EOs are the volatile liquid fractions, generally obtained by hydro-distillation, which contain the substances responsible for the flavor, odor or scent to an aromatic plant [1]. These are generally complex mixtures of up to more than 100 components that can be low molecular weight aliphatic compounds (alkanes, alcohols, aldehydes, ketones, esters, and acids), monoterpenes, sesquiterpenes, and phenylpropanes [12]. Different EOs tested in many studies against bacteria and fungi provided promising results, and against external parasites such as bovine ticks also [30]. Nevertheless, there is scarce information about their effect on nematode eggs and larvae, and most of tests have been focused on H. contortus due to its great importance in sheep production [10, 34, 37]. Data collected in the present investigation showed that there are essential oils from plants able to reduce the survival of eggs and/or larvae of horse cyathostomins. Besides this, some liquid (non EO) extracts with anthelmintic activity were obtained in certain plants. In concrete, percentages of egg-mortality around 92.7% and 96.8% were obtained with cherry laurel (3.9 mg/mL) and yew (250 mg/mL), respectively. In relation to L3 mortality, the best results (98%) were reached by using a concentration of 63 mg cherry laurel/mL. Previous studies demonstrated that aqueous crude extracts from 37 species of Australian native plants provided anthelmintic activity in vitro against cyathostomin larvae [29]. Other investigations also addressed different types of extracts [8, 15], but the search for parasiticidal active compounds continues [6].

An interesting question concerns the EO yielding, because this might influence the possibilities of obtaining sufficient quantities and thus its utilization. In the present study, the best results were obtained from seeds of clover and black pepper, and the lowest with basil leaves. By taking into account together EO yielding, the egg-mortality values, and the concentrations required to achieved them, the most promising source of EOs with ovicidal activity appear the leaves of eucalyptus, then basil, mallow, black pepper, orange peel, clover and laurel.

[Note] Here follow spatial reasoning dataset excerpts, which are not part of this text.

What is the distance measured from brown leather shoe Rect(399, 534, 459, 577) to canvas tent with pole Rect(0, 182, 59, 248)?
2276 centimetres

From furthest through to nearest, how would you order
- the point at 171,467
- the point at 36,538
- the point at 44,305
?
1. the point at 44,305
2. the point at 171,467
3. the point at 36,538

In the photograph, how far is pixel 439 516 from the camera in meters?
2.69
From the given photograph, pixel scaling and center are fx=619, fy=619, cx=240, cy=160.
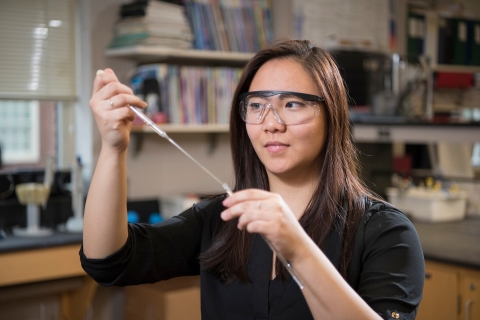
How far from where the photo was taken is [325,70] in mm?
1417

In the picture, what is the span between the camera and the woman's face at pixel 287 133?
133 centimetres

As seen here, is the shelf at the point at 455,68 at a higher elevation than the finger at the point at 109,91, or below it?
higher

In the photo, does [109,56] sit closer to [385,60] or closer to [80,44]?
[80,44]

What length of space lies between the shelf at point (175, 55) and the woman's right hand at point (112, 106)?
193 centimetres

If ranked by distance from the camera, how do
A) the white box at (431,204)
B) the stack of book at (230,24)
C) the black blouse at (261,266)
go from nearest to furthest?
the black blouse at (261,266) → the white box at (431,204) → the stack of book at (230,24)

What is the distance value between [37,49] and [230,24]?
111 cm

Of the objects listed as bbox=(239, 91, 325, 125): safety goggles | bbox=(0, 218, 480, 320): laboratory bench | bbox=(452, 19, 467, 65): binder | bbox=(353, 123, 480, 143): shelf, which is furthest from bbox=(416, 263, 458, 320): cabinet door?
bbox=(452, 19, 467, 65): binder

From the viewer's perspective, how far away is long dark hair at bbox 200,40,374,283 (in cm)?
138

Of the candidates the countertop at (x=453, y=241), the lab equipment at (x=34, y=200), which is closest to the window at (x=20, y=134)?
the lab equipment at (x=34, y=200)

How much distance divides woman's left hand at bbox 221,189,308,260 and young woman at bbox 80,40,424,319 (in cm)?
25

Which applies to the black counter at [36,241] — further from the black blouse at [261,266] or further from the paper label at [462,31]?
the paper label at [462,31]

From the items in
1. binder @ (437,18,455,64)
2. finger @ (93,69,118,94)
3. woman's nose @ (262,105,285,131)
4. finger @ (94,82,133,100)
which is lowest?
woman's nose @ (262,105,285,131)

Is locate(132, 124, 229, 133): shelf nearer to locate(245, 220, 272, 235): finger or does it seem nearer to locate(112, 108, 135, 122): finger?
locate(112, 108, 135, 122): finger

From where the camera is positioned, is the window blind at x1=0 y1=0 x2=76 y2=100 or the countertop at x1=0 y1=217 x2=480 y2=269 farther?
the window blind at x1=0 y1=0 x2=76 y2=100
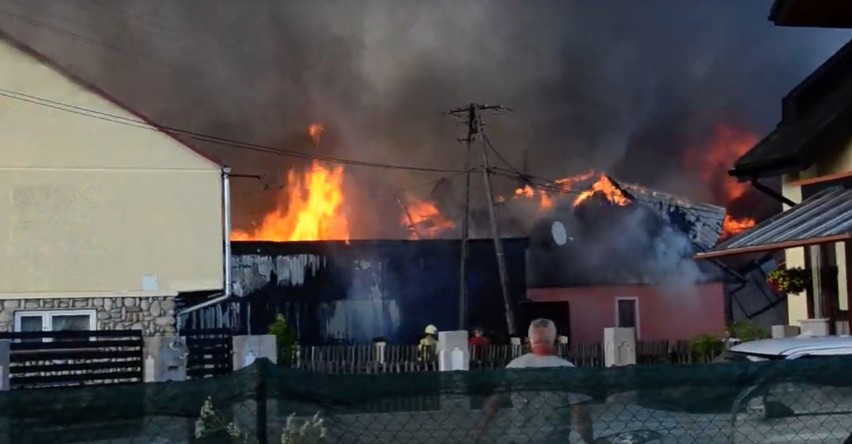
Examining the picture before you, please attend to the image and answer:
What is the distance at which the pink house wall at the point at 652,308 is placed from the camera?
34812 millimetres

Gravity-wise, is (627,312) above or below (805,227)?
below

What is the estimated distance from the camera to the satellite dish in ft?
122

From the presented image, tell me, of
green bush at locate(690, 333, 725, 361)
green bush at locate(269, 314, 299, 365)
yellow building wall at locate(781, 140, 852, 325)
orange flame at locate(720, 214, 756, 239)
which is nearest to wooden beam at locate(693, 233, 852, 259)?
yellow building wall at locate(781, 140, 852, 325)

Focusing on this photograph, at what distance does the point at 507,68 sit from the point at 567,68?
256 cm

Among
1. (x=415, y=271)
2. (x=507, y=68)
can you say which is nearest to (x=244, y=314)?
(x=415, y=271)

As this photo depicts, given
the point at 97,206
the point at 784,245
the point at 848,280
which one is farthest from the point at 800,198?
the point at 97,206

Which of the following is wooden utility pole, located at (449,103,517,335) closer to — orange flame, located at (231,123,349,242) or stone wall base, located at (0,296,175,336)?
orange flame, located at (231,123,349,242)

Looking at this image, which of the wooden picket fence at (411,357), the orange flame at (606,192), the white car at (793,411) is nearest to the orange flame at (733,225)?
the orange flame at (606,192)

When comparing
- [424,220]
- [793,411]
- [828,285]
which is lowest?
[793,411]

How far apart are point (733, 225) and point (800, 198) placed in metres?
30.5

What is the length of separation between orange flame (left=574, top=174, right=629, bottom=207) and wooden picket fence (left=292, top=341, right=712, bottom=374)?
50.5ft

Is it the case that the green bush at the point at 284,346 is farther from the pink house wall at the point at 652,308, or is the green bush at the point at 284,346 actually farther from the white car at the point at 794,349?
the pink house wall at the point at 652,308

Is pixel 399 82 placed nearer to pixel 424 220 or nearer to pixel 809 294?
pixel 424 220

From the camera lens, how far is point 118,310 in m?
21.1
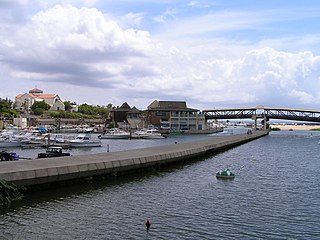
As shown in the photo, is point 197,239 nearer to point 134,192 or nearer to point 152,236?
point 152,236

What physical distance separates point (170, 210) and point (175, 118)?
12424 cm

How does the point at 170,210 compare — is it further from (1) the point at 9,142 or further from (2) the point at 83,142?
(1) the point at 9,142

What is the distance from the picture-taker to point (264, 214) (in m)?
18.1

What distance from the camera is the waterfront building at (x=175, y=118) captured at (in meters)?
141

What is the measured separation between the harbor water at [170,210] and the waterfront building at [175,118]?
11262cm

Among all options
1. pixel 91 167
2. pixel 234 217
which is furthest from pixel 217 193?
pixel 91 167

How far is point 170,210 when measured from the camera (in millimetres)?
18438

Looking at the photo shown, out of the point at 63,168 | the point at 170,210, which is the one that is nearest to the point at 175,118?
the point at 63,168

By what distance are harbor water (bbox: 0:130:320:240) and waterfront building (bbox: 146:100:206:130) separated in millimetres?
112619

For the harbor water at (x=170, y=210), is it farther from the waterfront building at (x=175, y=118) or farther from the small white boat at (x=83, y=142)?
the waterfront building at (x=175, y=118)

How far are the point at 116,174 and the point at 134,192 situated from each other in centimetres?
536

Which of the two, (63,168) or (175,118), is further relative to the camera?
(175,118)

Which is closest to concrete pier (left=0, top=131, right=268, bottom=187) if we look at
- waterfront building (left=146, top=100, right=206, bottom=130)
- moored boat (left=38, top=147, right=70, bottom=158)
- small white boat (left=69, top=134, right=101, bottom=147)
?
moored boat (left=38, top=147, right=70, bottom=158)

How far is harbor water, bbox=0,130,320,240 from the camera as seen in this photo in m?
14.9
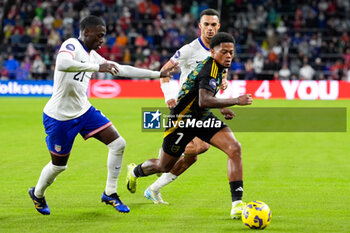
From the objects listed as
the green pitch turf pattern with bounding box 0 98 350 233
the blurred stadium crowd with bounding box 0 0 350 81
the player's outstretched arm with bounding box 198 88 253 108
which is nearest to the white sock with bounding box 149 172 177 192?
the green pitch turf pattern with bounding box 0 98 350 233

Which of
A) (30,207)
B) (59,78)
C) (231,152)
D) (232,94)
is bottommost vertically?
(232,94)

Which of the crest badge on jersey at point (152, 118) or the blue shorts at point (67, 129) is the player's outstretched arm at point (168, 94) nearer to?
the blue shorts at point (67, 129)

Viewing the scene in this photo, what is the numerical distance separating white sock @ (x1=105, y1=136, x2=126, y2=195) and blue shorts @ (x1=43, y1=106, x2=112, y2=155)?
29 centimetres

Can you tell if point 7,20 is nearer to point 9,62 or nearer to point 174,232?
point 9,62

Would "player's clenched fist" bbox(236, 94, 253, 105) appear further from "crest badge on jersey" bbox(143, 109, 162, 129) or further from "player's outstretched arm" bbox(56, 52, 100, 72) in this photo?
"crest badge on jersey" bbox(143, 109, 162, 129)

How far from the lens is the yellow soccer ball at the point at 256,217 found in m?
6.97

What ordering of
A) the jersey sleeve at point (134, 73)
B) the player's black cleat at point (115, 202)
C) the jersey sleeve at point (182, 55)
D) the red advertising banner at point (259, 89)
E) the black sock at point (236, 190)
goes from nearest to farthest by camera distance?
the black sock at point (236, 190)
the jersey sleeve at point (134, 73)
the player's black cleat at point (115, 202)
the jersey sleeve at point (182, 55)
the red advertising banner at point (259, 89)

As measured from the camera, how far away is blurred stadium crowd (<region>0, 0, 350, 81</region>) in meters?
32.6

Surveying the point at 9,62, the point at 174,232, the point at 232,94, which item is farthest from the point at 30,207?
the point at 9,62

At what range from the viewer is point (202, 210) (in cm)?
813

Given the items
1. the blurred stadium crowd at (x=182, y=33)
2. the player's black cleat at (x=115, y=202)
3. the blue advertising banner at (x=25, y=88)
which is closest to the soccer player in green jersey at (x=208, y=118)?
the player's black cleat at (x=115, y=202)

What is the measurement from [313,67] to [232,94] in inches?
205

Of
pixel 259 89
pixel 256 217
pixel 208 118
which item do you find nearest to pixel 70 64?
pixel 208 118

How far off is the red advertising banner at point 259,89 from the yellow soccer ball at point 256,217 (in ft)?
75.5
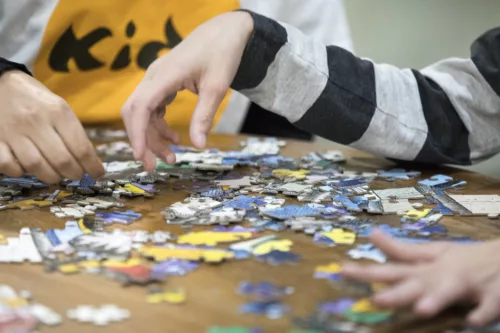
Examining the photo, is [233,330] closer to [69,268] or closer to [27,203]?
[69,268]

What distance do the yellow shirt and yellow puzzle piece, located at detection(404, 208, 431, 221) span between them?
0.81m

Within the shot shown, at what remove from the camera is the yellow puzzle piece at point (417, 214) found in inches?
32.2

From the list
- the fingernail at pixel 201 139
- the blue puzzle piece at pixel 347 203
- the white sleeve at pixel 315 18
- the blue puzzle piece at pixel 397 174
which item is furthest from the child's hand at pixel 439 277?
the white sleeve at pixel 315 18

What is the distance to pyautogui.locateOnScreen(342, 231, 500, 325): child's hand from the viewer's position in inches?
21.3

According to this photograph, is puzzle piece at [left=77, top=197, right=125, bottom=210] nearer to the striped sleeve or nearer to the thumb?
the thumb

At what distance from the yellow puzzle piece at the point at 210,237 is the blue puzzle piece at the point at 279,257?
6cm

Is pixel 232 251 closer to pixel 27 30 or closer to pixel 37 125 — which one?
pixel 37 125

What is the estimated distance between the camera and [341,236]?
29.2 inches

When considering EO yielding together with the activity against L3 cyathostomins and the concentration needed, the efficiency reduced, with laurel leaves, coriander seeds and cinnamon stem offering the best results. It has been demonstrated that the crude aqueous extract of cinnamon mixed with oregano (Origanum vulgare), rosemary (Rosmarinus officinalis) and chili (Capsicum annuum) provided high effectiveness against H. contortus eggs in sheep [40].

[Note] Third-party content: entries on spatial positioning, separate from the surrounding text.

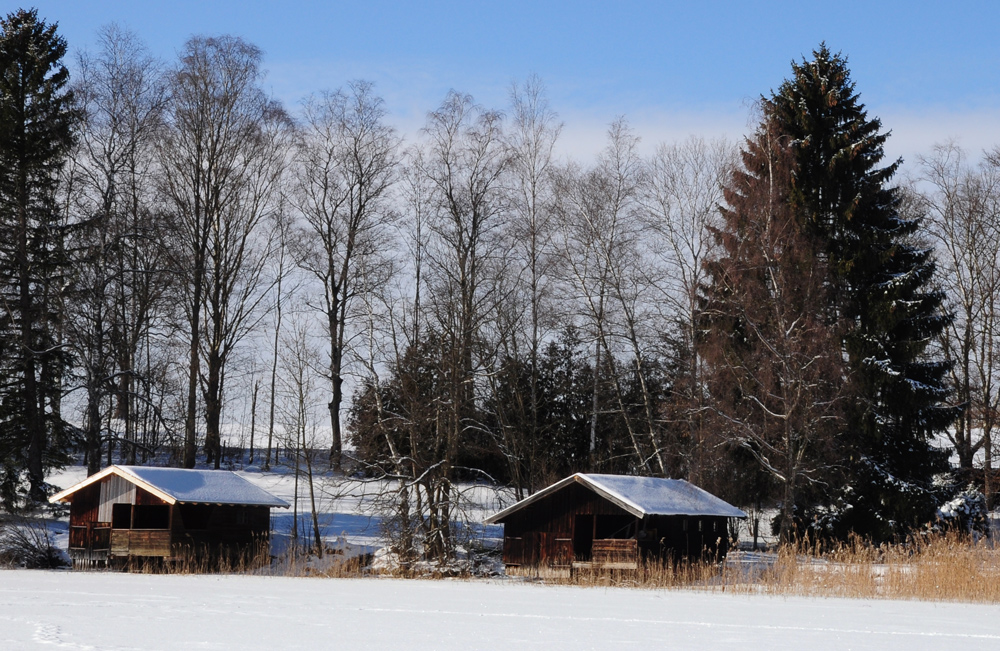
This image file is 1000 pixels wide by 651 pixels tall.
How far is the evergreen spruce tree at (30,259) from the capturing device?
32.2 metres

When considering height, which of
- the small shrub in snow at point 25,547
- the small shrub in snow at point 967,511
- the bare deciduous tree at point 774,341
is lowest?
the small shrub in snow at point 25,547

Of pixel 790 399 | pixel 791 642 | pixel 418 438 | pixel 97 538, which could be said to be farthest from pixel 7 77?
pixel 791 642

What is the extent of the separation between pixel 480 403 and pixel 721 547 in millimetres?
11990

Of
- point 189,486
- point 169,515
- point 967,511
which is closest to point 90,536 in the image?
point 169,515

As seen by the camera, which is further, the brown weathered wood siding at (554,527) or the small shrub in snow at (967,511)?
the small shrub in snow at (967,511)

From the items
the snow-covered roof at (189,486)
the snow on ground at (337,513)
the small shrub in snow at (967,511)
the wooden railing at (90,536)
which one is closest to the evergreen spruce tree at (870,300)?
the small shrub in snow at (967,511)

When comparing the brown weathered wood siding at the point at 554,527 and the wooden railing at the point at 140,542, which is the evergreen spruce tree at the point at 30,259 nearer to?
the wooden railing at the point at 140,542

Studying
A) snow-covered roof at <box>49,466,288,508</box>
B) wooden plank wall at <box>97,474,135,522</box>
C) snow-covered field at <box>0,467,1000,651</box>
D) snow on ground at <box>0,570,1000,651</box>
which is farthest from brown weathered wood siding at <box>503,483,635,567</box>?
wooden plank wall at <box>97,474,135,522</box>

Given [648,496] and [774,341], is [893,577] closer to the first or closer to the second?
[648,496]

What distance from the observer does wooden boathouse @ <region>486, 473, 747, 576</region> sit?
2712 cm

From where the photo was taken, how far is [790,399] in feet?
95.2

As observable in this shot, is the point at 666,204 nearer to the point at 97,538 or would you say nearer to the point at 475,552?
the point at 475,552

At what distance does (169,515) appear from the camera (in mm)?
30938

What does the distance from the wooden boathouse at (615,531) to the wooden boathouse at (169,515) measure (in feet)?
24.7
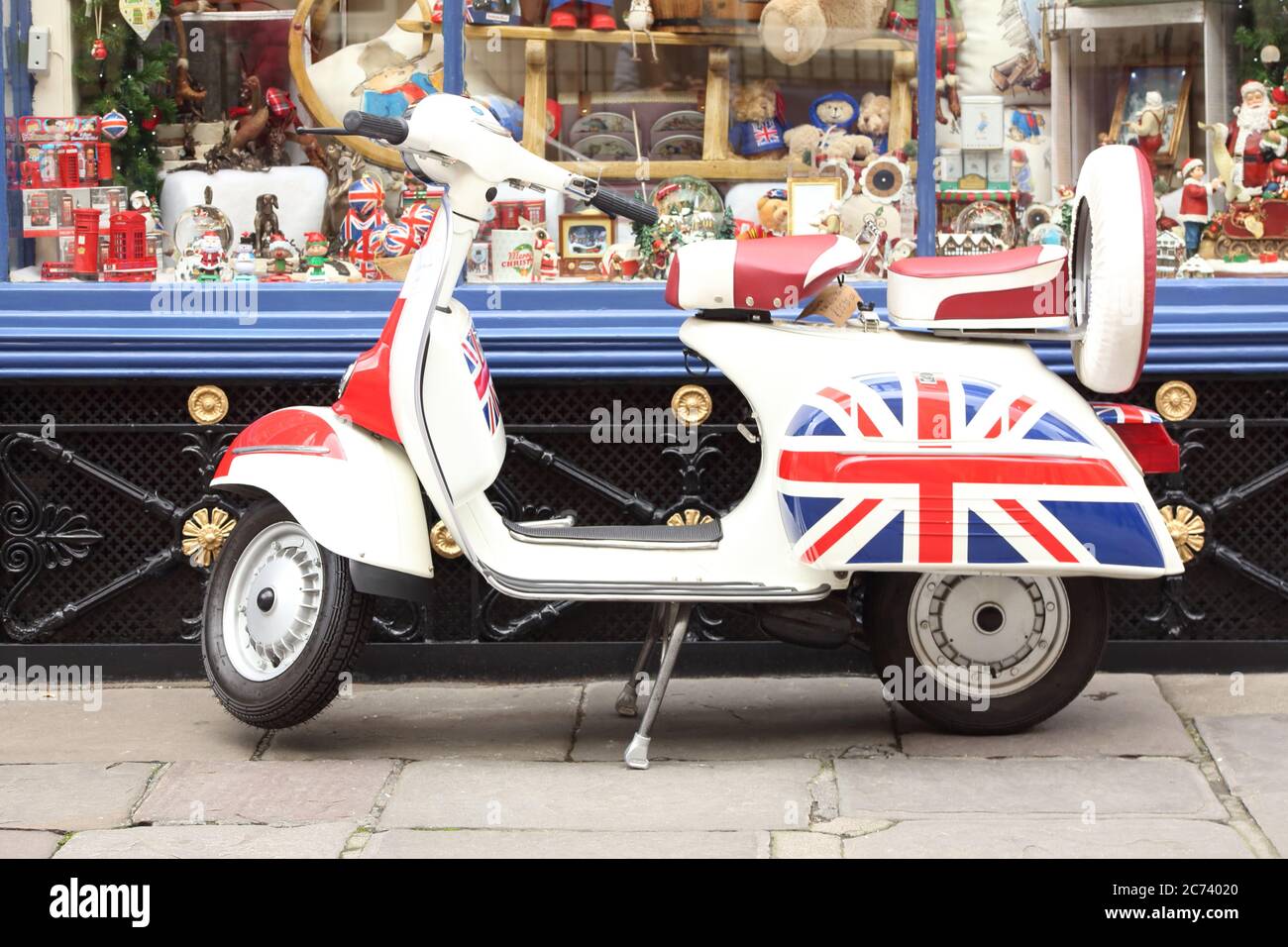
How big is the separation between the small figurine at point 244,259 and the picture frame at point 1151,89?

Finally, the easiness to get the plants appear essential for the success of this approach. Accordingly, local plants should be considered due to their availability ensures the production of enough quantities [7]. Some of the EOs tested in the present study are obtained from seeds of foreign plants commonly used as condiments stood out (black pepper, basil, coriander, clove, cumin, star anise or cinnamon), and others belong to gardening shrubs or tress (mallow, basil, Lawson´s cypress), whereas eucalyptus and laurel are frequently cultured in NW Spain due to their adaptability. In this area, orange peel is not easy to obtain.

5 Conclusions

The preliminary study of different plants collected in NW Spain revealed the presence of certain species providing essential oils with parasiticide activity on cyathostomins, gastrointestinal nematodes affecting horses worldwide. The EOs obtained from basil, mallow, and clove have elevated ovicidal activity at low concentrations, and cumin and cinnamon against cyathostomin larvae. Laurel EO exerts an important antagonistic effect on both eggs and larvae, then appears a very firm candidate to develop strategies for their control in equines based also on the concentration to reach the parasiticide effect and the easiness to produce enough quantities. Further investigations are required to determine the appropriate formulation, together with the practical dosage, and to discard the possibility of side effects.